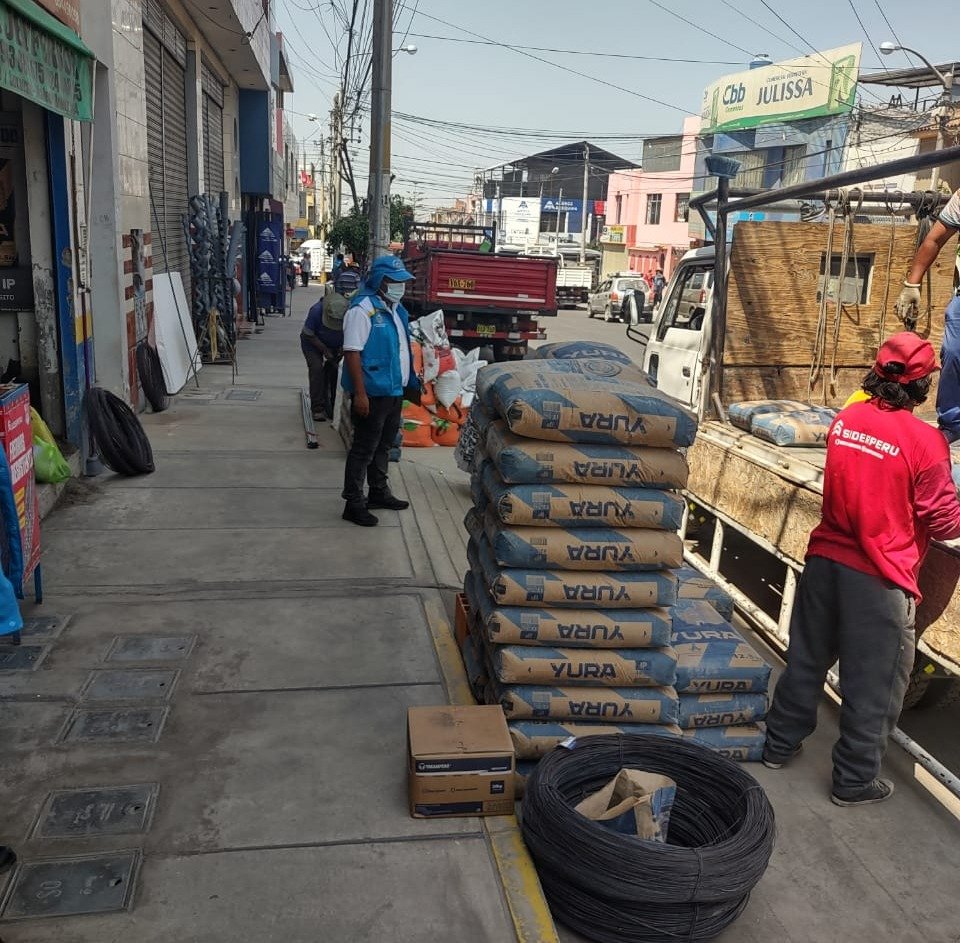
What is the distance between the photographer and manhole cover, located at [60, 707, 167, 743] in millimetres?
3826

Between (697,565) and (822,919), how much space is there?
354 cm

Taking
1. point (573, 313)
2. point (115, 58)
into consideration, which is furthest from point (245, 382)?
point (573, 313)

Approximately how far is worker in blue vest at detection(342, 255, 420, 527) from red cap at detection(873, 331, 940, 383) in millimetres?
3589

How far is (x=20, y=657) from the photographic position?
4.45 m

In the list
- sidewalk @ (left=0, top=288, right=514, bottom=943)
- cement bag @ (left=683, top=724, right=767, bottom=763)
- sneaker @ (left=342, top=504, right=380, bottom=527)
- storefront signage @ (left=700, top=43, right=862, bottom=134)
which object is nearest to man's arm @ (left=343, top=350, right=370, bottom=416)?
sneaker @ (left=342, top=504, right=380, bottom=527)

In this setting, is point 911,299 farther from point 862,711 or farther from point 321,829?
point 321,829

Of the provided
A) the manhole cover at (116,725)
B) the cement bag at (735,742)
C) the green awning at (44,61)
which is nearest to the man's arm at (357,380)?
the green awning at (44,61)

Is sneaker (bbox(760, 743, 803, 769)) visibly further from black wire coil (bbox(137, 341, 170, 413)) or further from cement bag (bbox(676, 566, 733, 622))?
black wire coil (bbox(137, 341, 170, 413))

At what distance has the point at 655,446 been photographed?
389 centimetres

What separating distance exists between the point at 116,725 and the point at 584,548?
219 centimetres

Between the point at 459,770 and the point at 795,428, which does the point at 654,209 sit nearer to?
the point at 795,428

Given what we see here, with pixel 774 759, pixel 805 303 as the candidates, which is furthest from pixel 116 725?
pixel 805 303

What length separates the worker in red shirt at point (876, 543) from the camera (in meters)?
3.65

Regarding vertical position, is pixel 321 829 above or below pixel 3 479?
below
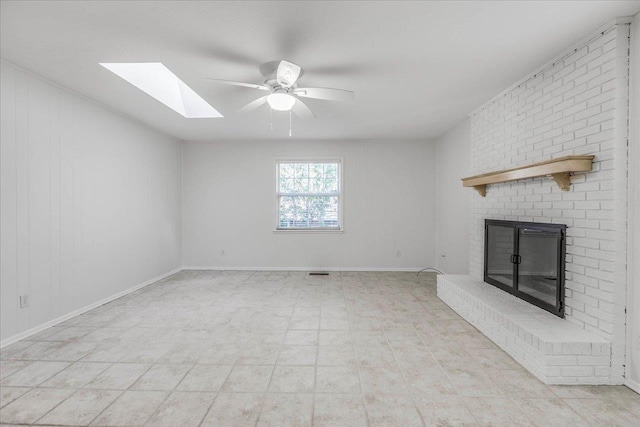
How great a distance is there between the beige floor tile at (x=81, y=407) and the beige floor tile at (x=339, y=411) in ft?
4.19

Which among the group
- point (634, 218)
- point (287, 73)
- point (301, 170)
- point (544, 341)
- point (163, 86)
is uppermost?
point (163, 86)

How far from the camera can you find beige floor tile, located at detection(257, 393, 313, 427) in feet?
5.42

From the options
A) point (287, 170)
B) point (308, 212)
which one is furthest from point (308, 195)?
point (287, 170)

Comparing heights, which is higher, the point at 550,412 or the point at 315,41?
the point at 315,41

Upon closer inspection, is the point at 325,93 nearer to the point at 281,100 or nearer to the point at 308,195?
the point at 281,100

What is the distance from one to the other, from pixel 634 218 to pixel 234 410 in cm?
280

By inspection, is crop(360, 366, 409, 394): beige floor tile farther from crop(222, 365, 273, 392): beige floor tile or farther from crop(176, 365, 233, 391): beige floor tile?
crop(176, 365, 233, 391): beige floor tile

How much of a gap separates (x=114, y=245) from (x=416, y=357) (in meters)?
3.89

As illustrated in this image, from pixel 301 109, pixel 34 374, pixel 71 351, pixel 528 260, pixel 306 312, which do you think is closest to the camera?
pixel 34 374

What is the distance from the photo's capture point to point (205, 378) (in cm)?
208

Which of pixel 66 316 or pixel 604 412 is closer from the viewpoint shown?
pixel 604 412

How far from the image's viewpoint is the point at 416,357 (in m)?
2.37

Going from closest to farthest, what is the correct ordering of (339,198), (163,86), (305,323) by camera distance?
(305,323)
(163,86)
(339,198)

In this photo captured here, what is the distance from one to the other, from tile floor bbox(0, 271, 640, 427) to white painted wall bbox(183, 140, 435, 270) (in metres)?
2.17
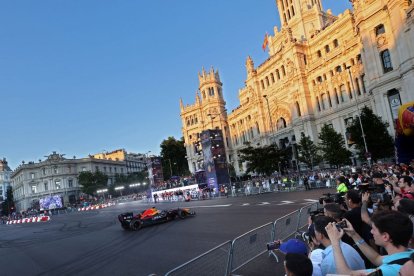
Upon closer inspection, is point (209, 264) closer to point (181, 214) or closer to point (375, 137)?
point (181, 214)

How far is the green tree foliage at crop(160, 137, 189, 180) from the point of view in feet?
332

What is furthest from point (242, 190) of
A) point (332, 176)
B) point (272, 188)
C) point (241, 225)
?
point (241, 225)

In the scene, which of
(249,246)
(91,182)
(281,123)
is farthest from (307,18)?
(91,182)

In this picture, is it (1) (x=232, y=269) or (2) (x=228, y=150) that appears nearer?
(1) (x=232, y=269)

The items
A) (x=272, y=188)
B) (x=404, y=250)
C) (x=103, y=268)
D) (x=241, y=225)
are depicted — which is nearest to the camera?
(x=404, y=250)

● ● ● ● ● ● ●

Rewrite every one of the rows above, replacing "manhole cover" with "drain cover" and changing nothing else. Leave the pictures out.

What is the distance between the photographer and drain cover, located at [60, 707, 167, 743] in millimetres?
3826

Between (697,565) and (822,919), how much space is there?
354 cm

Taking
1. point (573, 313)
2. point (115, 58)
into consideration, which is furthest from point (245, 382)?
point (573, 313)

Approximately how far is worker in blue vest at detection(342, 255, 420, 527) from red cap at detection(873, 331, 940, 383) in millimetres?
3589

How far is (x=20, y=657) from the photographic position?
4.45 m

In the list
- sidewalk @ (left=0, top=288, right=514, bottom=943)
- cement bag @ (left=683, top=724, right=767, bottom=763)
- sneaker @ (left=342, top=504, right=380, bottom=527)
- storefront signage @ (left=700, top=43, right=862, bottom=134)
which object is nearest to man's arm @ (left=343, top=350, right=370, bottom=416)?
sneaker @ (left=342, top=504, right=380, bottom=527)

In this setting, is point 911,299 farther from point 862,711 or farther from point 321,829?
point 321,829

Of the provided
A) the drain cover at (116,725)
B) the cement bag at (735,742)
C) the green awning at (44,61)
which is nearest to the man's arm at (357,380)?
the green awning at (44,61)

Is sneaker (bbox(760, 743, 803, 769)) visibly further from black wire coil (bbox(137, 341, 170, 413)) or further from cement bag (bbox(676, 566, 733, 622))?
black wire coil (bbox(137, 341, 170, 413))

At what distance has the point at 655,446 been photographed?
389 centimetres

What separating distance exists between the point at 116,725 and the point at 584,548?
219 centimetres

Between the point at 459,770 and the point at 795,428, which does the point at 654,209 sit nearer to?
the point at 795,428

Given what we see here, with pixel 774 759, pixel 805 303 as the candidates, which is furthest from pixel 116 725?
pixel 805 303

What length separates the worker in red shirt at point (876, 543) from the camera (in meters)?
3.65

Regarding vertical position, is pixel 321 829 above or below pixel 3 479?
below
How great a distance is there between the beige floor tile at (x=81, y=407) and the beige floor tile at (x=339, y=411) in ft?
4.19

Which among the group
- point (634, 218)
- point (287, 73)
- point (301, 170)
- point (544, 341)
- point (163, 86)
is uppermost?
point (163, 86)

How far from the camera can you find beige floor tile, located at detection(257, 393, 313, 427) in feet?
5.42

From the options
A) point (287, 170)
B) point (308, 212)
which one is furthest from point (308, 195)?
point (287, 170)

Comparing heights, which is higher, the point at 550,412 or the point at 315,41?
the point at 315,41

Upon closer inspection, is the point at 325,93 nearer to the point at 281,100 or nearer to the point at 308,195?
the point at 281,100

What is the distance from one to the other, from pixel 634 218 to pixel 234 410 in cm?
280

By inspection, is crop(360, 366, 409, 394): beige floor tile farther from crop(222, 365, 273, 392): beige floor tile or farther from crop(176, 365, 233, 391): beige floor tile?
crop(176, 365, 233, 391): beige floor tile

How much of a gap separates (x=114, y=245) from (x=416, y=357) (in meters)?
3.89

As illustrated in this image, from pixel 301 109, pixel 34 374, pixel 71 351, pixel 528 260, pixel 306 312, which do you think is closest to the camera?
pixel 34 374

What is the distance from the photo's capture point to point (205, 378) (in cm)?
208

Which of pixel 66 316 or pixel 604 412 is closer from the viewpoint shown?
pixel 604 412

How far from the image's viewpoint is the point at 416,357 (in m)?
2.37

Going from closest to farthest, what is the correct ordering of (339,198), (163,86), (305,323) by camera distance?
(305,323)
(163,86)
(339,198)

In this photo captured here, what is the distance from one to the other, from tile floor bbox(0, 271, 640, 427) to white painted wall bbox(183, 140, 435, 270) (in metres)?
2.17
Upon closer inspection, is point (209, 264) closer to point (181, 214) or closer to point (375, 137)?
point (181, 214)

How far is the green tree foliage at crop(160, 137, 189, 180) from the point of view in feet?
332

What is furthest from point (242, 190) of
A) point (332, 176)
B) point (272, 188)
C) point (241, 225)
?
point (241, 225)

In the scene, which of
(249,246)
(91,182)
(281,123)
is farthest from (307,18)?
(91,182)

In this picture, is it (1) (x=232, y=269) or (2) (x=228, y=150) that appears nearer?
(1) (x=232, y=269)

The items
A) (x=272, y=188)
B) (x=404, y=250)
C) (x=103, y=268)
D) (x=241, y=225)
are depicted — which is nearest to the camera?
(x=404, y=250)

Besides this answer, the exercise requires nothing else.